12.02.17, St. Magdalena: In einer Gesellschaft, in der pornografisches Material jederzeit zugänglich und völlig alltäglich ist, kann man manchmal vergessen, dass es auch eine lyrische Komponente dazu gibt. Mit Literatur ab 18 oder Sex um Sechs wird die Wortvielfalt und die schönste Nebensache der Welt zelebriert und bargelegt.

Man verbindet heutzutage Pornografie sofort mit dem Internet oder mindestens mit bewegten Bildern. Es gab allerdings auch eine Zeit in der man nicht ständig damit konfrontiert wurde. Eine Zeit, in der man sich noch beschämt beim Buchhändler seines Vertrauens die neuste Ausgabe eines erotischen Romans kaufen oder schlicht seine Fantasie benutzen musste; kaum vorstellbar, aber wahr. Im Magdi wird diese Zeit nun wiederbelebt, vorgetragen und regelrecht gefeiert.

Sonntagabend kurz nach Sechs. Nachdem man bestätigt hatte, das Dinner-Menü «Sex mit Rösti» auch einzunehmen, wurde vom Rednerpult die erste Ausgabe dieser pornografischen Lesebühne gestartet. Erklärt und eröffnet von Max Christian Graeff, gaben noch drei weitere Literaten (Patrick Hegglin, Niklaus Schärer und Leonie Staubli) Auszüge aus anzüglichen Werken der Schriftkunst zum Besten.

Von John Cleland über Jens Bjørneboe waren mal bekanntere, mal unbekanntere Schriftsteller vertreten. Die Absicht blieb aber immer gleich: Sex und Ästhetik, Trieb und Schönheit, Lust und Kunst. Ganz im Sinne des Überthemas «Das Auge fickt mit».

Wer dachte es gäbe nur schnöde Schmuddel Romane über das Begatten und Begattet werden, wurde hier eines Besseren belehrt. In wunderschöne Worte gepackt, mit subtilen Metaphern oder einfach direkt, dreckig und gerade raus wurde schon seit Jahrhunderten über den sexuellen Akt geschrieben – und aus diesem Fundus schöpfte man an jenem Abend auch.

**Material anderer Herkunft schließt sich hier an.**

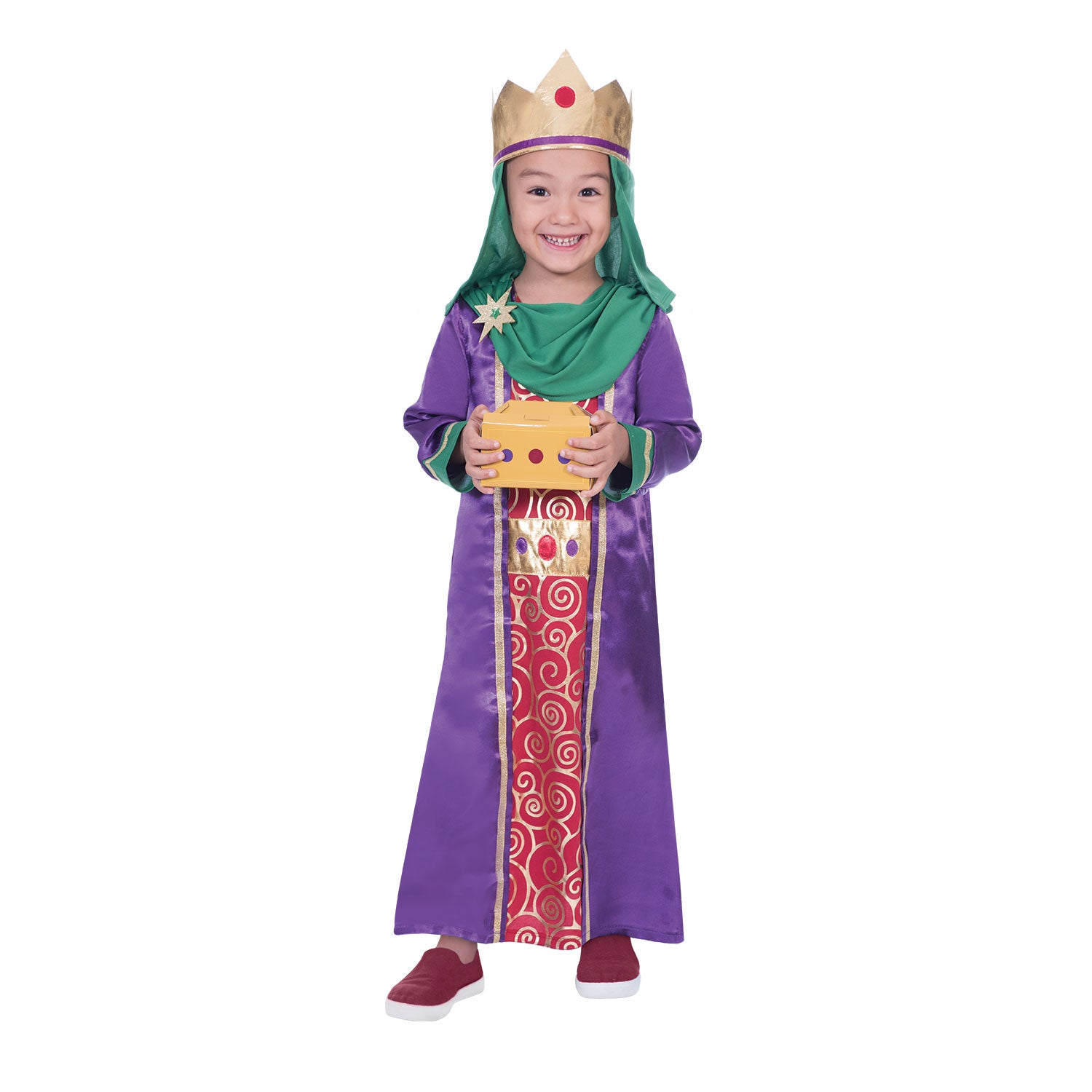 Children's King Costume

Allerdings war es egal, ob ein beabsichtig humorvolles Essay vorgelesen wurde oder ein dramatisches Gedicht. Bei einer Lanze, einem Fötzchen oder Ähnlichem ging meist ein Kichern oder mindestens ein Schmunzeln durch die Runde und als über Glieder referiert wurde, blieb dem einen oder anderem die servierte Bratwurst mit Rösti einen kurzen Augenblick im Halse stecken.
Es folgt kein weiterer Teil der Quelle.